50.000 Euro würde das neue Pistengerät kosten, das die Bergbahnen Dreiländereck benötigen. "Doch wir haben eine sehr negative Kostensituation aufgrund der hohen Energiepreise, obwohl wir schon einen Maßnahmenkatalog mit über 20 Punkten für Sparmaßnahmen haben", sagt Geschäftsführer Wolfgang Löscher. Deshalb habe man nach einer zusätzlichen Finanzierungsmöglichkeit gesucht. Auf Anraten des Kärntner Wirtschaftsförderungsfonds (KWF), der auch die Beratung dafür finanziert hat, betrete man mit Crowdfunding Neuland.  Verschiedene Pakete stehen für die Unterstützer zur Wahl. Das günstigste kostet 200 Euro, dafür dürfen zwei Personen mit dem Pistengerät mitfahren. Für 2000 Euro werden dem Unterstützer vier Jahre lang 575 Euro Lift-Gutschein jährlich gutgeschrieben. Darüber hinaus gibt es auch Pakete für Firmen.

Seit zwölf Tagen läuft das mittlerweile schon, bisher haben sich aber erst sechs Unterstützer gefunden, die eine Summe von 3600 Euro zur Verfügung stellen würden.

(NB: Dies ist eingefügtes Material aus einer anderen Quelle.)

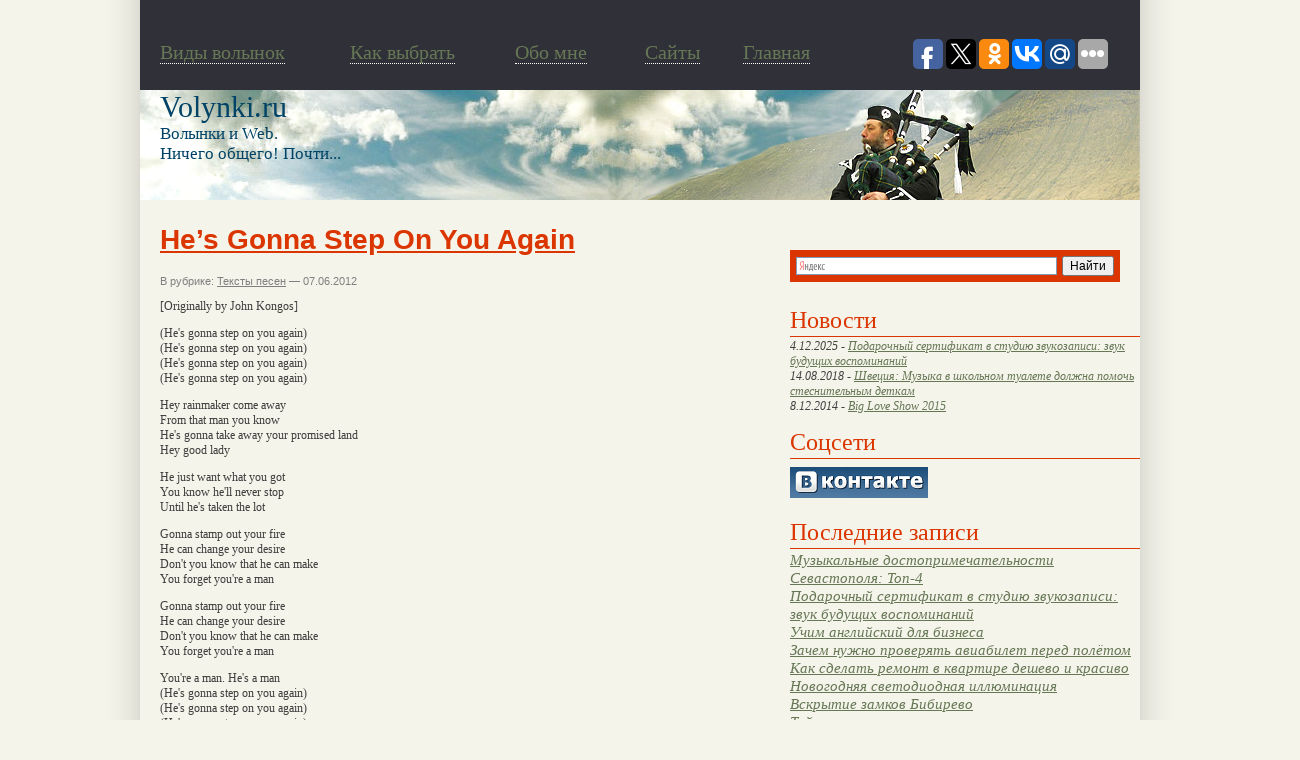

--- FILE ---
content_type: application/javascript;charset=utf-8
request_url: https://w.uptolike.com/widgets/v1/widgets-batch.js?params=JTVCJTdCJTIycGlkJTIyJTNBJTIyMTUxNzkwNiUyMiUyQyUyMnVybCUyMiUzQSUyMmh0dHAlM0ElMkYlMkZ3d3cudm9seW5raS5ydSUyRiUzRnAlM0QyNjI3MiUyMiU3RCU1RA==&mode=0&callback=callback__utl_cb_share_1770001240515833
body_size: 382
content:
callback__utl_cb_share_1770001240515833([{
    "pid": "1517906",
    "subId": 0,
    "initialCounts": {"fb":0,"tw":0,"tb":0,"ok":0,"vk":0,"ps":0,"gp":0,"mr":0,"lj":0,"li":0,"sp":0,"su":0,"ms":0,"fs":0,"bl":0,"dg":0,"sb":0,"bd":0,"rb":0,"ip":0,"ev":0,"bm":0,"em":0,"pr":0,"vd":0,"dl":0,"pn":0,"my":0,"ln":0,"in":0,"yt":0,"rss":0,"oi":0,"fk":0,"fm":0,"li":0,"sc":0,"st":0,"vm":0,"wm":0,"4s":0,"gg":0,"dd":0,"ya":0,"gt":0,"wh":0,"4t":0,"ul":0,"vb":0,"tm":0},
    "forceUpdate": ["fb","ok","vk","ps","gp","mr","my"],
    "extMet": false,
    "url": "http%3A%2F%2Fwww.volynki.ru%2F%3Fp%3D26272",
    "urlWithToken": "http%3A%2F%2Fwww.volynki.ru%2F%3Fp%3D26272%26_utl_t%3DXX",
    "intScr" : false,
    "intId" : 0,
    "exclExt": false
}
])

--- FILE ---
content_type: application/javascript;charset=utf-8
request_url: https://w.uptolike.com/widgets/v1/version.js?cb=cb__utl_cb_share_177000123945746
body_size: 395
content:
cb__utl_cb_share_177000123945746('1ea92d09c43527572b24fe052f11127b');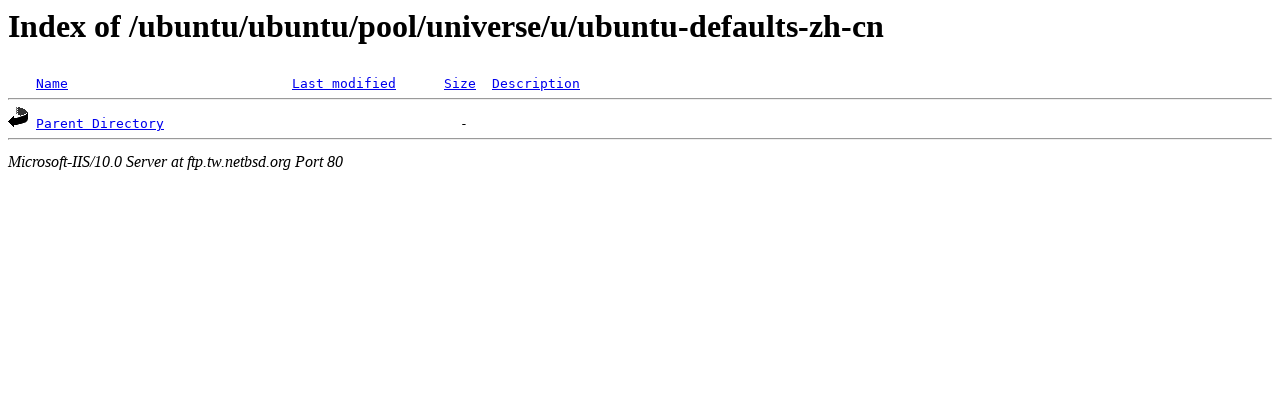

--- FILE ---
content_type: text/html;charset=ISO-8859-1
request_url: http://ftp.tw.netbsd.org/ubuntu/ubuntu/pool/universe/u/ubuntu-defaults-zh-cn/
body_size: 692
content:
<!DOCTYPE HTML PUBLIC "-//W3C//DTD HTML 3.2 Final//EN">
<html>
 <head>
  <title>Index of /ubuntu/ubuntu/pool/universe/u/ubuntu-defaults-zh-cn</title>
 </head>
 <body>
<h1>Index of /ubuntu/ubuntu/pool/universe/u/ubuntu-defaults-zh-cn</h1>
<pre><img src="/icons/blank.gif" alt="Icon "> <a href="?C=N;O=D">Name</a>                            <a href="?C=M;O=A">Last modified</a>      <a href="?C=S;O=A">Size</a>  <a href="?C=D;O=A">Description</a><hr><img src="/icons/back.gif" alt="[DIR]"> <a href="/ubuntu/ubuntu/pool/universe/u/">Parent Directory</a>                                     -   
<hr></pre>
<address>Microsoft-IIS/10.0 Server at ftp.tw.netbsd.org Port 80</address>
</body></html>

Es fehlen also noch satte 46.400 Euro, die in den kommenden 26 Tagen auf die Beine gestellt werden sollen. "Doch es gibt auch die Option, diese Frist zu verlängern", sagt Löscher.  Im Vorjahr hatte das Dreiländereck mit 15.000 verkauften Schipässen eine solide Saison. Laut Löscher ist bisher der Vorverkauf schon gut angelaufen. Bei Neukunden verzeichne man 20 bis 25 Prozent Plus.

Schwarmfinanzierung Hochrindl

Das Dreiländereck ist kein Einzelfall unter den Schigebieten, das es mit Crowdfunding versucht. Die Hochrindl hat damit unter anderem 2019  erfolgreich den neuen Teich für die Beschneiung finanziert. Allerdings war dieses mit 264.000 Euro für den Speicherteich in einer anderen Dimension und Teil einer Gesamtmodernisierung in einer Größenordnung von 4,9 Millionen Euro.

Seit einem Pilotprojekt im Jahr 2021 berät der KWF Richtung Crowdfunding. KWF-Vorstand Erhard Juritisch bezeichnet Publikumsfinanzierungen als "Zukunftsmodell" und erklärt: "Crowdfunding ist zwar eine relativ teure Finanzierung, aber es ist auch ein Marketing, weil man Kunden erreicht, die man sonst nicht bekommen hätte."